A primeira decisão de Adriana Calcanhotto em relação ao seu novo álbum Cantada era fazer um trabalho “muito, muito simples”. Por simples não se entenda apenas a exclusão de orquestra, de participações estelares ou de arranjos de grife. Adriana queria um CD sem sobras, gorduras, muitos acordes ou solos longos. Pode-se dizer que a gaúcha conseguiu seu intento. Cantada é um disco de concepção linear, mas não comum. Tem muitos recursos eletrônicos, mas também privilegia o lado acústico com violão e cellos, estes tocados por Moreno Veloso, filho de Caetano, que ainda pilota outros instrumentos e agrega seu grupo Moreno + 2 à turma comandada pela cantora e pelo ex-baixista do Barão Vermelho, Dé Palmeira.

Programa é a faixa de abertura, assinada por Adriana, Antonio Cicero e Waly Salomão, que há tempos acrescenta e encampa as idéias da cantora. Trata-se de uma letra carioquíssima nas suas metáforas de violência e droga, acompanhada de melodia que mescla a frieza eletrônica com a erudição pop de cellos e o balanço de violão. Pelos ares, também assinada pela cantora e Cicero, que é irmão de Marina Lima, segue o mesmo caminho.
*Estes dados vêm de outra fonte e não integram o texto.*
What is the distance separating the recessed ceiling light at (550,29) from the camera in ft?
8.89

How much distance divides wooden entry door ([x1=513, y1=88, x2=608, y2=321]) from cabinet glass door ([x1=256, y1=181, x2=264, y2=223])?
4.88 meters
A diferença é o tom latino do acordeão de Chico Chagas em contraposição à massa percussiva das máquinas. Calor, propriadamente, envolve a quentura de guitarras, violão e guitarra portuguesa, que ajudam a imprimir doçura à letra cheia de banzo.

A mulher barbada, também de Adriana, é a melhor canção do disco.Tem uma surpreendente participação dos integrantes da banda Los Hermanos, que dão uma boa sustentação musical e ainda conseguem uma sonoridade moderna à esquecida escaleta, instrumento de sopro, com teclas, muito usado na época da jovem guarda. No bilhete à imprensa, Adriana Calcanhotto deseja que seus prazeres e alegrias estejam impressos e audíveis neste CD. Estão.